╔══
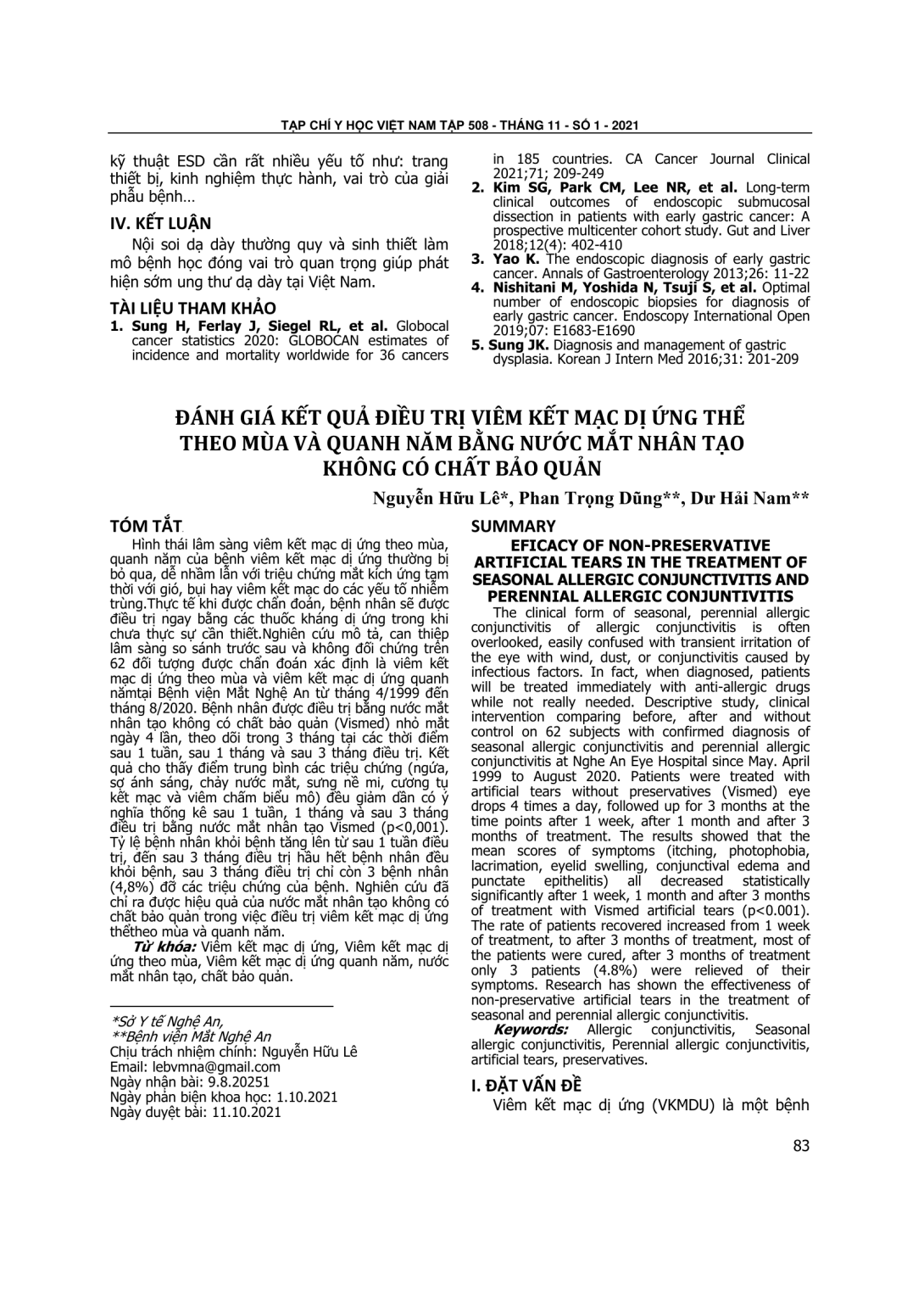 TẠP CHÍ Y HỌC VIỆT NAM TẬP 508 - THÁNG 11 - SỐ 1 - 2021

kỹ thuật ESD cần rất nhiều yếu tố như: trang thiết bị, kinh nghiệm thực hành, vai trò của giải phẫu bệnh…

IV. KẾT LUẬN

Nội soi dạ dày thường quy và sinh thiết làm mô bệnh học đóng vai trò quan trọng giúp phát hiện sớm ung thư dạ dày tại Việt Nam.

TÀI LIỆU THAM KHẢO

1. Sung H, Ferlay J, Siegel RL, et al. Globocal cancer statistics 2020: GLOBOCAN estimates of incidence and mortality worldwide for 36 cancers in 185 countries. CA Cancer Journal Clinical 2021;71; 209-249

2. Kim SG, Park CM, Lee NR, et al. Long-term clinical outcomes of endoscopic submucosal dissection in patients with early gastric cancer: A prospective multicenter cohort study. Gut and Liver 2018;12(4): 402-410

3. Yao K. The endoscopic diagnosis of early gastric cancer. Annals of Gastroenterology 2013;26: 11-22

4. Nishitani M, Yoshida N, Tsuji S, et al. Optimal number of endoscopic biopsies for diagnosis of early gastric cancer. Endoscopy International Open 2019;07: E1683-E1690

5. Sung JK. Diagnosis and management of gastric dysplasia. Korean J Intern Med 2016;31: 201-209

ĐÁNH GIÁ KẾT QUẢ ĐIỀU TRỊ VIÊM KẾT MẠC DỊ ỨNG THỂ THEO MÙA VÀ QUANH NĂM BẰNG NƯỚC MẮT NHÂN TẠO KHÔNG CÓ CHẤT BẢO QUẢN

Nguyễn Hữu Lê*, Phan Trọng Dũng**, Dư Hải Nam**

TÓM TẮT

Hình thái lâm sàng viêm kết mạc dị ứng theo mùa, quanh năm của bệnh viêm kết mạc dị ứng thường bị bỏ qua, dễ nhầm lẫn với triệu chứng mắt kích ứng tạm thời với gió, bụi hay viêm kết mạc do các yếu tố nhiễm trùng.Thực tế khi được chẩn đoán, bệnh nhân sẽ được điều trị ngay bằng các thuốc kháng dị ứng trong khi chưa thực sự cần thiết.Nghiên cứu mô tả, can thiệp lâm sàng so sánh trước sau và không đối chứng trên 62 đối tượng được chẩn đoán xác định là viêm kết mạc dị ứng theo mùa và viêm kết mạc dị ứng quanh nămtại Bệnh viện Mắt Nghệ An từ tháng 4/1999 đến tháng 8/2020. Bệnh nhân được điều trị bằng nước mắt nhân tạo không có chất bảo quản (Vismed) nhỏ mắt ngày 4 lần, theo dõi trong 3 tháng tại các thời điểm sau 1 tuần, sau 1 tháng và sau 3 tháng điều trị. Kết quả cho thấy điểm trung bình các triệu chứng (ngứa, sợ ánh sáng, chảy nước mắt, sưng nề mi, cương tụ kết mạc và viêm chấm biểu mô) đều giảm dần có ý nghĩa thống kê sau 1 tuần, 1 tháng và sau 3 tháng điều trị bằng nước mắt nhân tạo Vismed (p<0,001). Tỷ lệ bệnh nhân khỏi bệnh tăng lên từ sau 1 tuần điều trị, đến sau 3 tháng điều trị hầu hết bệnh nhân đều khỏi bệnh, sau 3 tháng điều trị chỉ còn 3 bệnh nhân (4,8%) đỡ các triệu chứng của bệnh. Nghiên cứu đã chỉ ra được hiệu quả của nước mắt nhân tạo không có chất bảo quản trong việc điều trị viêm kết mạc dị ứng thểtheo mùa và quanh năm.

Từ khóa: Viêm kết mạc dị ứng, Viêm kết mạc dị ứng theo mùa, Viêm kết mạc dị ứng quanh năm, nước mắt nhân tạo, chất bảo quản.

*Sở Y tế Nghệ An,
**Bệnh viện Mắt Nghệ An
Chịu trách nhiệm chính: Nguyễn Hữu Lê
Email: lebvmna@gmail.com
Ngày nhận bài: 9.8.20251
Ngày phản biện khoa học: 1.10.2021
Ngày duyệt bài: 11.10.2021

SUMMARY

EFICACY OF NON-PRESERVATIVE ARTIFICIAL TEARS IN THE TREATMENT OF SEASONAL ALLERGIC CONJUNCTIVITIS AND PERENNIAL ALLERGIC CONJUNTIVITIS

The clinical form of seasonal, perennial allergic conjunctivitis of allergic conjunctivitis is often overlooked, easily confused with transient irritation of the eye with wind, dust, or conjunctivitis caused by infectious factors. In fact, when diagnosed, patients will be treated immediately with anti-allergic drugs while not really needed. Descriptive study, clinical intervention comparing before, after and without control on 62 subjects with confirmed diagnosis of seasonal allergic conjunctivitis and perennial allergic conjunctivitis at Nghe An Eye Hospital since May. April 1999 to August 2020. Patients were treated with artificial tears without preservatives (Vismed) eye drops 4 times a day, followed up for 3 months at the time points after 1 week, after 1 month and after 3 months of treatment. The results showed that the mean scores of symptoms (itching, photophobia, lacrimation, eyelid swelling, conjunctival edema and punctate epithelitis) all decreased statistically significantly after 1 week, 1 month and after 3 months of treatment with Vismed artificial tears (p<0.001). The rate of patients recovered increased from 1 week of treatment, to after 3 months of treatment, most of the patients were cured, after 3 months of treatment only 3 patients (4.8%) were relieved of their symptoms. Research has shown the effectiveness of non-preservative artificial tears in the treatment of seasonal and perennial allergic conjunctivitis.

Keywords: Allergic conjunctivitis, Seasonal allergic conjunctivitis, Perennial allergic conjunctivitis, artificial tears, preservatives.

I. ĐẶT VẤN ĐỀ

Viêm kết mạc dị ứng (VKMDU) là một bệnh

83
╚══
TASK INSTRUCTIONS: Find each line in the records above that contains "early", and copy it.

ANSWER FOR THE TASK:
2. Kim SG, Park CM, Lee NR, et al. Long-term clinical outcomes of endoscopic submucosal dissection in patients with early gastric cancer: A prospective multicenter cohort study. Gut and Liver 2018;12(4): 402-410
3. Yao K. The endoscopic diagnosis of early gastric cancer. Annals of Gastroenterology 2013;26: 11-22
4. Nishitani M, Yoshida N, Tsuji S, et al. Optimal number of endoscopic biopsies for diagnosis of early gastric cancer. Endoscopy International Open 2019;07: E1683-E1690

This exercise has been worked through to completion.